(YOUR GOAL): Find every line in the entries below that contains the word "skin" and copy each of those lines in full.
------------------------------
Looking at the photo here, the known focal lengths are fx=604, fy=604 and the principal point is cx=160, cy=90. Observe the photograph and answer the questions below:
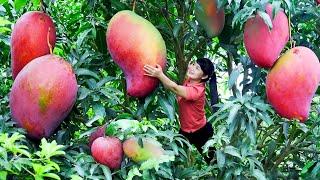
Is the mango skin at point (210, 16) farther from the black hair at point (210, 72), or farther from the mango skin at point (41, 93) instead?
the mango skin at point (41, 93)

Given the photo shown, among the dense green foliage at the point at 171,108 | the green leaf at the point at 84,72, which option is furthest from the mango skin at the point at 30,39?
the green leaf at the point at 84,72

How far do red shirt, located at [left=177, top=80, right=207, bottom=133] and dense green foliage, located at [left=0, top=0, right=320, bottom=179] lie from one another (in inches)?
------------------------------
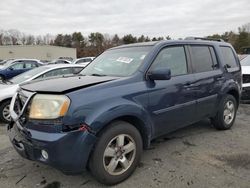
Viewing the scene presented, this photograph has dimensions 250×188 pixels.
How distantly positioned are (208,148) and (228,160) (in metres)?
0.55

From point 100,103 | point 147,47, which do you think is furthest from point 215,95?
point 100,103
------------------------------
(IN RESPONSE):
Is the mango skin at point (210, 16) farther from the black hair at point (210, 72), or farther from the mango skin at point (41, 93) instead?
the mango skin at point (41, 93)
Given the photo shown, among the dense green foliage at the point at 171,108 | the green leaf at the point at 84,72, which option is furthest from the mango skin at the point at 30,39?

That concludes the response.